High-performance statistical testing and regression for Polars DataFrames, powered by Rust
Project description
polars-statistics
Note: This extension is in early stage development. APIs may change and some features are experimental.
High-performance statistical testing and regression for Polars DataFrames, powered by Rust.
Features
- Native Polars Expressions: Full support for
group_by,over, and lazy evaluation - Statistical Tests: Parametric, non-parametric, distributional, and forecast comparison tests
- Regression Models: OLS, Ridge, Elastic Net, WLS, GLMs, ALM (24+ distributions)
- Formula Syntax: R-style formulas with polynomial and interaction effects
- High Performance: Rust-powered with zero-copy data transfer
Installation
pip install polars-statistics
Quick Start
All functions work as Polars expressions, integrating with group_by and over:
import polars as pl
import polars_statistics as ps
df = pl.DataFrame({
"group": ["A"] * 50 + ["B"] * 50,
"y": [...],
"x1": [...],
"x2": [...],
})
# Run OLS regression per group
result = df.group_by("group").agg(
ps.ols("y", "x1", "x2").alias("model")
)
# Extract results from struct
result.with_columns(
pl.col("model").struct.field("r_squared"),
pl.col("model").struct.field("coefficients"),
)
Statistical Tests
Statistical tests are powered by anofox-statistics, providing full API parity with R's statistical functions and validated against R implementations.
# Parametric tests
ps.ttest_ind("treatment", "control", alternative="two-sided")

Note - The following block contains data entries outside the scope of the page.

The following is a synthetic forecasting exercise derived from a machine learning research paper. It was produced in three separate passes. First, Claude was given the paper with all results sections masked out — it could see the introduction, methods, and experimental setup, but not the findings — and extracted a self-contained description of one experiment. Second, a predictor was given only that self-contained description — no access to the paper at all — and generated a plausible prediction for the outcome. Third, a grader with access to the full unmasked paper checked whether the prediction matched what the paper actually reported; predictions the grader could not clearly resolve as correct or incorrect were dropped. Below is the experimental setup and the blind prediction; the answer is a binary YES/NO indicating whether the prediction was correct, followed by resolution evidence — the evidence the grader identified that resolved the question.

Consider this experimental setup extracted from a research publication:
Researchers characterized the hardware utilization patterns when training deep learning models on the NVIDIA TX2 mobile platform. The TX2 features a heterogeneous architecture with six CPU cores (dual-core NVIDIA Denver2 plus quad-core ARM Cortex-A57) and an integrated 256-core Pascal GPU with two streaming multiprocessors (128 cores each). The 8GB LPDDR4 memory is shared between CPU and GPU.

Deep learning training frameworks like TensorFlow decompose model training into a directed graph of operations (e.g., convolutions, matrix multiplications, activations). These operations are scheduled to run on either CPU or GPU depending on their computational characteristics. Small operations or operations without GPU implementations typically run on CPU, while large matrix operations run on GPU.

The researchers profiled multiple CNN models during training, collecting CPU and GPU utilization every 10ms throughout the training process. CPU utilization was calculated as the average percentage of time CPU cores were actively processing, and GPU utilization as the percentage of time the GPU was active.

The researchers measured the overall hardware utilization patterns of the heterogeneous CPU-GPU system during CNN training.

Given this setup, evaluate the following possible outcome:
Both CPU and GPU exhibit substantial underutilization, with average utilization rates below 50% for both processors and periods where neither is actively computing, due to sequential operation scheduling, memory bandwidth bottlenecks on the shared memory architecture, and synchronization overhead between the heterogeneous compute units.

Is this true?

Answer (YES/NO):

ps.ttest_paired("before", "after")
# Non-parametric tests
ps.mann_whitney_u("x", "y")
ps.kruskal_wallis("group1", "group2", "group3")
# Normality tests
ps.shapiro_wilk("x")
# Forecast comparison
ps.diebold_mariano("errors1", "errors2", horizon=1)
All tests return a struct with statistic and p_value fields.
Regression Models
Regression models are powered by anofox-regression, providing validated implementations against R.
Expression API
# Linear models
ps.ols("y", "x1", "x2")
ps.ridge("y", "x1", "x2", lambda_=1.0)
ps.elastic_net("y", "x1", "x2", lambda_=1.0, alpha=0.5)
# GLM models
ps.logistic("y", "x1", "x2") # Binary classification
ps.poisson("y", "x1", "x2") # Count data
# ALM - 24+ distributions
ps.alm("y", "x1", "x2", distribution="laplace") # Robust to outliers
Formula Syntax
R-style formulas with polynomial and interaction effects:
# Main effects + interaction
ps.ols_formula("y ~ x1 * x2") # Expands to: x1 + x2 + x1:x2
# Polynomial regression (centered per group)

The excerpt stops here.